At least one of them didn’t even understand spoken English, because I explained the bike lane/no parking concept to him after watching him park in the bike lane for a photo, leave it without signaling, and then zip back into it again for another snap, confusing two- and four-wheeled traffic equally. Ever try reasoning with a feedlot cow? You get the idea. Dude was 25 meters from a parking lot and 25 pounds shy of that first ton, which I hear is the hardest to lose. At least this one didn’t want to fight.
Today, as a change of pace, I fired up the Vespa for my trip to the chiropractor, who hates it when I show up all sweaty from cycling (makes it hard to get a secure grip for the back-cracking, don’t you know). The carb’ was fouled after a particularly damp and chilly May, but the folks at Sportique set it right and now I’m back to scooting hither and thither, drawing admiring glances from all and sundry.
“Cool scooter,” said a fixie hipster with the iBuds in as we both sat at a stoplight. Yes, indeedy. Don’t have to pedal or nothin’. Burns gas, too, just like a Harley, if at a slightly reduced rate.

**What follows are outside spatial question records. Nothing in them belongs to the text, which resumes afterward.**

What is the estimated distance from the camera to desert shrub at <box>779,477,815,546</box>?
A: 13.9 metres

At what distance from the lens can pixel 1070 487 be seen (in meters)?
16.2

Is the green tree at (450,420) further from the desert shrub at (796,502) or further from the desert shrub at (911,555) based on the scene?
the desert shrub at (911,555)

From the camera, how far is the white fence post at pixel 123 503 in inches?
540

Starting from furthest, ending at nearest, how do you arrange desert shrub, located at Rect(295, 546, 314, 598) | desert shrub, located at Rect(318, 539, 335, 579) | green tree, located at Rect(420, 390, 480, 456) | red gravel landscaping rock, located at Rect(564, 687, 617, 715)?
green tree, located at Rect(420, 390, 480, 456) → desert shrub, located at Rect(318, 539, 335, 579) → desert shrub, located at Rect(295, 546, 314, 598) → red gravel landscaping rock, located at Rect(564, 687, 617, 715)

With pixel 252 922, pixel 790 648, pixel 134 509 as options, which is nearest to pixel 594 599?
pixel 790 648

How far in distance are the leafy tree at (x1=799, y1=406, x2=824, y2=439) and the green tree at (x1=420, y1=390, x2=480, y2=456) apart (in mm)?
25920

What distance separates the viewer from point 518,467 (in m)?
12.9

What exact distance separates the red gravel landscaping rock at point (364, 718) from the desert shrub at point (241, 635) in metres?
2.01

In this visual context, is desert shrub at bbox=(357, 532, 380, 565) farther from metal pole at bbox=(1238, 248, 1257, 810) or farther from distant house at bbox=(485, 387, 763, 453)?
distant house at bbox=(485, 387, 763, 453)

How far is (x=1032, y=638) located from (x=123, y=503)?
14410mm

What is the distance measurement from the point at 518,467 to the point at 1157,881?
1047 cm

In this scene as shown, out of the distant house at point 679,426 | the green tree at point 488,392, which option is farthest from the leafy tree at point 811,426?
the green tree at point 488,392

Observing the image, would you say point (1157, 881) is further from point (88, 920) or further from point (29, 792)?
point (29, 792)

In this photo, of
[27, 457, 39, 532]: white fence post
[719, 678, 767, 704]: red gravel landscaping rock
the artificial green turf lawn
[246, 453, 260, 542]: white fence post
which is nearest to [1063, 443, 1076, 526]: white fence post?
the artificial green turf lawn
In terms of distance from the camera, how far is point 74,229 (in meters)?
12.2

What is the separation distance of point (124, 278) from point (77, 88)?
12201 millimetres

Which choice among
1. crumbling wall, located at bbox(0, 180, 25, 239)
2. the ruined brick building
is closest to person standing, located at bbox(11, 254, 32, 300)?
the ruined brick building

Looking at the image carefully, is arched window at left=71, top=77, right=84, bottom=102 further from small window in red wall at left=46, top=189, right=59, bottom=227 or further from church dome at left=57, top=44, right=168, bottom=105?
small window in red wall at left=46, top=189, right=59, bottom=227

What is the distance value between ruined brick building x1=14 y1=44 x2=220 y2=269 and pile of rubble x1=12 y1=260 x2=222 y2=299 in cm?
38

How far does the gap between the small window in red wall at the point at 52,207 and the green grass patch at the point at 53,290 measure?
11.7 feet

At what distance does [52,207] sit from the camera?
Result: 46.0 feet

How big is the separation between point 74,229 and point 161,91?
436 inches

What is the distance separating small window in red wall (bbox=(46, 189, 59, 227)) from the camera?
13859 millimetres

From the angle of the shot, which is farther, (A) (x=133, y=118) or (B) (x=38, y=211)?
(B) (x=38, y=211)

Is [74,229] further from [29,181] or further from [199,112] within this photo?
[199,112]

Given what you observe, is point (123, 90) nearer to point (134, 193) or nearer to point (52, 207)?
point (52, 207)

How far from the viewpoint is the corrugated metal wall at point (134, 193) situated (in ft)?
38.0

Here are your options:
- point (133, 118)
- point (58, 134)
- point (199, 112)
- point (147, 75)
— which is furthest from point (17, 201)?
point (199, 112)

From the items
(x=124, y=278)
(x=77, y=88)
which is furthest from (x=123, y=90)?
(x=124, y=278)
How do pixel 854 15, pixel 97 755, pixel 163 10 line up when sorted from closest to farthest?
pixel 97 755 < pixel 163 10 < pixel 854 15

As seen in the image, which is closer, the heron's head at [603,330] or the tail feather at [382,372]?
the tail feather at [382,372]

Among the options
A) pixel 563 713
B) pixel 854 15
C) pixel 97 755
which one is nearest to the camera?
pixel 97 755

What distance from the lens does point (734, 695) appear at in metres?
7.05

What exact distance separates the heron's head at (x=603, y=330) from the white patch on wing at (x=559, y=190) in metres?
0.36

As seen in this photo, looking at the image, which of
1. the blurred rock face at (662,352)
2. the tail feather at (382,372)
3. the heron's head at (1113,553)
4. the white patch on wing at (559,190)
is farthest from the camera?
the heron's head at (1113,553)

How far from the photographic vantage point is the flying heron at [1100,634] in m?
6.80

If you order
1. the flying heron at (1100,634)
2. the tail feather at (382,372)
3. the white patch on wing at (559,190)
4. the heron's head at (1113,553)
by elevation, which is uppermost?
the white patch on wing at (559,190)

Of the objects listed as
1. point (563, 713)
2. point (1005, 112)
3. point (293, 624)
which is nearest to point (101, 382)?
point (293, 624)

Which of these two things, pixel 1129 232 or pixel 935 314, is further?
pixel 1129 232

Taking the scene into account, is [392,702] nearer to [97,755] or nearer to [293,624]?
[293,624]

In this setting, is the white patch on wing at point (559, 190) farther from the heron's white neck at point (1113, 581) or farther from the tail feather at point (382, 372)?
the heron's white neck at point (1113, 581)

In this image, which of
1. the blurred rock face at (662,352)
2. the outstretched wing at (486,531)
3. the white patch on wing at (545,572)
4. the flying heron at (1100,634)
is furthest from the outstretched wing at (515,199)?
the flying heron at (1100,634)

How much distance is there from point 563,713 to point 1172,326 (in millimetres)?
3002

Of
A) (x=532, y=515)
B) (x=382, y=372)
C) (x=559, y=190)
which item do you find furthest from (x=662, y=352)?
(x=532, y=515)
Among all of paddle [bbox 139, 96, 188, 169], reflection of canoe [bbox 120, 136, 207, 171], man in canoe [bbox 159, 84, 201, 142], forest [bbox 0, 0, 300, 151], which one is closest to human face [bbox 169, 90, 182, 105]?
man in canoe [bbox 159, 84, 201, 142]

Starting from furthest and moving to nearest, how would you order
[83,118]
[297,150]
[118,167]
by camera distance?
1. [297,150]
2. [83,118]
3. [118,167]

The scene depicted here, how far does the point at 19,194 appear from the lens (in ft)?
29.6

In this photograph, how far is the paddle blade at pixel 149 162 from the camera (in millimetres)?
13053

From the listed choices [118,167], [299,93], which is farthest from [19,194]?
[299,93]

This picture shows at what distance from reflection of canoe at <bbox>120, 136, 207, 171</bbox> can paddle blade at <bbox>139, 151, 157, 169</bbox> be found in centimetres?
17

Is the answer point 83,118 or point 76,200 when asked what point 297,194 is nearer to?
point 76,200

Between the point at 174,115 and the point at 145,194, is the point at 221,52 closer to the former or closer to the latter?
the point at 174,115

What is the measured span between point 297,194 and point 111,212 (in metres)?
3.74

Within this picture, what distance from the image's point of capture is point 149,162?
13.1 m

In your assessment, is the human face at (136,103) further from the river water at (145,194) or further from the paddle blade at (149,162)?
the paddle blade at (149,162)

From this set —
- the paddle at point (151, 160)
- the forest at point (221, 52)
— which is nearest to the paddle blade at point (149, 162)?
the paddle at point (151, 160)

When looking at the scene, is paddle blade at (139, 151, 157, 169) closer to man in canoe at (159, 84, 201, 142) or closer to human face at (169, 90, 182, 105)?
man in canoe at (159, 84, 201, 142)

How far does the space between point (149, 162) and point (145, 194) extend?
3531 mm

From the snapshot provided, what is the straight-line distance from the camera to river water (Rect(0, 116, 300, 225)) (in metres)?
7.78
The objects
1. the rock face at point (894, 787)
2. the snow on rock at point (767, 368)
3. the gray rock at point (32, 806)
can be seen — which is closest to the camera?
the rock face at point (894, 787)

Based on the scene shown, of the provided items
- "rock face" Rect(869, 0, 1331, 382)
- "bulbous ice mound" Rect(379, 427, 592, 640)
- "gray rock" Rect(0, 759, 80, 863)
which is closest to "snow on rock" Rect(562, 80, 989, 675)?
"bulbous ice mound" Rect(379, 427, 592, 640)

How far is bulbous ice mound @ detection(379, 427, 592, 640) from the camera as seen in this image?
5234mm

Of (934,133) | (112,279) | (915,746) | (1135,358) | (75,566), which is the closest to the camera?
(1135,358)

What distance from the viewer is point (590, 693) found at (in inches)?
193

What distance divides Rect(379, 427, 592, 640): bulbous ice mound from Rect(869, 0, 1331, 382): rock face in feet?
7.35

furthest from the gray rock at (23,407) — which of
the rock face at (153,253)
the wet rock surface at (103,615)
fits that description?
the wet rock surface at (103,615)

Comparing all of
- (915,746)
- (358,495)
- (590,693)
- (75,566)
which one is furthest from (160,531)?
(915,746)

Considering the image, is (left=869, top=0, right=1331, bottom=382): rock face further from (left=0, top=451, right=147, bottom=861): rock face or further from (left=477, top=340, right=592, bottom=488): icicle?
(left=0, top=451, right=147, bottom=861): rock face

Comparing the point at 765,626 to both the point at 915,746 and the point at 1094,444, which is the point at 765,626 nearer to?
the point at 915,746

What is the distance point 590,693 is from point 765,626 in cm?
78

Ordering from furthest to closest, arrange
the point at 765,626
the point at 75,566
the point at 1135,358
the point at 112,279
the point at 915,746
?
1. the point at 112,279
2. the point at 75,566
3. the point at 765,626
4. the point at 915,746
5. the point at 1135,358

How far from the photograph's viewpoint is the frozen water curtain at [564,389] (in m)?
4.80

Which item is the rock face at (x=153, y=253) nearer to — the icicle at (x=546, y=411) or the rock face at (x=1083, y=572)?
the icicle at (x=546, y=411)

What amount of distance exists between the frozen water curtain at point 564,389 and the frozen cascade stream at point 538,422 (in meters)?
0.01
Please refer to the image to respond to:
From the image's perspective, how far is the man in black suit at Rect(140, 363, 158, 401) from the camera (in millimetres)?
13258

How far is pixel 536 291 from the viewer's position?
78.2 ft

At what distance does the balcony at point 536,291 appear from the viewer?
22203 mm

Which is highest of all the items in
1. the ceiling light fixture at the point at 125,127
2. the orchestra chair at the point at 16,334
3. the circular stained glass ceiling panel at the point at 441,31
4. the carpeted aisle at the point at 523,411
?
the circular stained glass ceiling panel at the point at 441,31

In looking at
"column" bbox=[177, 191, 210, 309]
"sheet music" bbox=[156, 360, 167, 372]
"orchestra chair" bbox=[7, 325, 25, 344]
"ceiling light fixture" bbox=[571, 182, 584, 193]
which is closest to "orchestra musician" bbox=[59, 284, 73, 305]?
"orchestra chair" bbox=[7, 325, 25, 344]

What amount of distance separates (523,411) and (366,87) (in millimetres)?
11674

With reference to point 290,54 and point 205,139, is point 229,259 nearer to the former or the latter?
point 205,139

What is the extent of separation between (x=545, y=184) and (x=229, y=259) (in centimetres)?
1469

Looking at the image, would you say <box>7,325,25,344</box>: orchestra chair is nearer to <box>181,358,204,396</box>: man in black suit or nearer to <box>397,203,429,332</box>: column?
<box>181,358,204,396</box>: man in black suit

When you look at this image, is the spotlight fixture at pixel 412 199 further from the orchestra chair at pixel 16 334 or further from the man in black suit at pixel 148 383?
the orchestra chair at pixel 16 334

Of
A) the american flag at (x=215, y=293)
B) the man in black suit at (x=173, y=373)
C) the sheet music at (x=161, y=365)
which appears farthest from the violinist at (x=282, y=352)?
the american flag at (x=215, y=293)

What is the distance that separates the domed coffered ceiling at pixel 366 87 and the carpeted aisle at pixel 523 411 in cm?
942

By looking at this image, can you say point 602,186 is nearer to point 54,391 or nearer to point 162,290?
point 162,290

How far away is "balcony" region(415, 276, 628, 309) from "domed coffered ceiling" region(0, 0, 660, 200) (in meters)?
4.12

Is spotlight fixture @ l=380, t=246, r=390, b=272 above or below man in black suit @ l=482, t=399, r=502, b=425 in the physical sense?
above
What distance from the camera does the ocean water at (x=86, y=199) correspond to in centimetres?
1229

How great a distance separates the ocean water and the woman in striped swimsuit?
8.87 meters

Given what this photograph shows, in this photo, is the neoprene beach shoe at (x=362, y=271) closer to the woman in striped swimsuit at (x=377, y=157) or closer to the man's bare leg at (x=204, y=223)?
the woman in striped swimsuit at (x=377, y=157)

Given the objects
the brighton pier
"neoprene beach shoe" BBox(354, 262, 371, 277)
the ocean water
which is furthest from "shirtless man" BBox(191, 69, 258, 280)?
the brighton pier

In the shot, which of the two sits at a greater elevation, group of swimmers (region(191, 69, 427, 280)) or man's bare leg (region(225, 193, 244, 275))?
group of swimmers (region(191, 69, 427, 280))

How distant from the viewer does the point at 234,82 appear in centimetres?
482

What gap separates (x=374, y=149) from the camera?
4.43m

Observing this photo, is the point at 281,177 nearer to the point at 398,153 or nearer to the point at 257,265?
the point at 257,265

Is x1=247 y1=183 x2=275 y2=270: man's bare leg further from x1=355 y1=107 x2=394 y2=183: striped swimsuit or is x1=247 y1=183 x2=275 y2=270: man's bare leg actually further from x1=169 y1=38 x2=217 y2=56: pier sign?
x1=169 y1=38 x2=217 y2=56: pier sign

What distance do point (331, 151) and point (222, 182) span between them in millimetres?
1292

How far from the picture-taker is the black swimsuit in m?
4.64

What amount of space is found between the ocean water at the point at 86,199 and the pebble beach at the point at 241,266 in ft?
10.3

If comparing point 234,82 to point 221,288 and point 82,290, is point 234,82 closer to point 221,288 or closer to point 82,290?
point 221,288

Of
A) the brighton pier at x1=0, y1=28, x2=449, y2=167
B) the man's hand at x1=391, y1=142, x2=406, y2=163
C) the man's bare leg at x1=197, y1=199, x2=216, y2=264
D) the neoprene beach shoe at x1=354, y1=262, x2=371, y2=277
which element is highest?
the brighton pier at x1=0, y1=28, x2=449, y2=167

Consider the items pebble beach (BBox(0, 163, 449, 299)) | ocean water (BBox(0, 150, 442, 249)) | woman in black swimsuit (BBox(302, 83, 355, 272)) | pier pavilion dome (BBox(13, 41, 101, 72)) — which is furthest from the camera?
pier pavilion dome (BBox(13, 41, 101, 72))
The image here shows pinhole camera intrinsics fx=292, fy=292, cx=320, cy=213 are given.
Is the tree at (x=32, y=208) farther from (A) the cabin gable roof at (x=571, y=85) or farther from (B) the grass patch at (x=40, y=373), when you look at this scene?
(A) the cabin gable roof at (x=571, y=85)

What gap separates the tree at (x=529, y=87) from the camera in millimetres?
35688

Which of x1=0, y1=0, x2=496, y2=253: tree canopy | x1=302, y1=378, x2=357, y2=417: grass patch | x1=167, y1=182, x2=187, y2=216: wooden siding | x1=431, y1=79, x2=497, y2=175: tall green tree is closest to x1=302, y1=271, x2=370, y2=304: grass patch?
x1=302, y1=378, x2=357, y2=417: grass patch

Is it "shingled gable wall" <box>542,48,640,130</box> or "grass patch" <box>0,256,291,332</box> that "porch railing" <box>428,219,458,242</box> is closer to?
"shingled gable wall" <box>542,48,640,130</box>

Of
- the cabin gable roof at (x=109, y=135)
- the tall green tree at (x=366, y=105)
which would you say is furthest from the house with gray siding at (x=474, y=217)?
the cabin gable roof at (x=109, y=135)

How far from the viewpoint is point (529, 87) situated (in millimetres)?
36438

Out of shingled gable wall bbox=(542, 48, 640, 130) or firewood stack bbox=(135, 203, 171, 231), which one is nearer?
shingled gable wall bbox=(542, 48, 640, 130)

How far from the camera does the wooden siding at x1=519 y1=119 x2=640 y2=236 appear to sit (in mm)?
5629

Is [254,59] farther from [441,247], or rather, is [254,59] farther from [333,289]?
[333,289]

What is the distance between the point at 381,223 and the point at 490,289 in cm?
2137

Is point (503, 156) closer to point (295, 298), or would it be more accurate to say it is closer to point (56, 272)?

After the back-cracking and a bit of cartooning for fun and profit I went for another one of my patented weirdo cyclo-cross rides (concrete, asphalt, pulverized granite, singletrack, etc.). Then I broke out the townie and a messenger bag for some light grocery shopping.
First it was south to America the Beautiful Park for this summer’s inaugural Colorado Farm and Art Market, buying some frozen free-range pork chops from Doug Wiley of Larga Vista Ranch. Next it was north to Ranch Foods Direct for a flatiron steak and some asparagus from Pueblo’s Milberger Farms so I’d have something to eat tonight.
Mind you, this was hardly the Frozen Chosin in the Freezing Season — I’m talking about 10 miles of leisurely cycling in fine weather for a dinner of grilled steak, boiled spuds and asparagus. Wiley’s pork chops are thawing in the ’fridge awaiting Herself’s return from The Big Easy. But my velo-shopping set me to to thinking about that roundly panned Obama speech.
The prez spake thusly:
The oil spill is not the last crisis America will face. This nation has known hard times before and we will surely know them again. What sees us through — what has always seen us through — is our strength, our resilience, and our unyielding faith that something better awaits us if we summon the courage to reach for it.
If we can’t park our SUVs and walk a few meters for a Kodak moment, how strong, resilient and courageous are we? Because the hard times are surely coming. And the SUV pilot who couldn’t be bothered to hump a few meters? He was a Marine.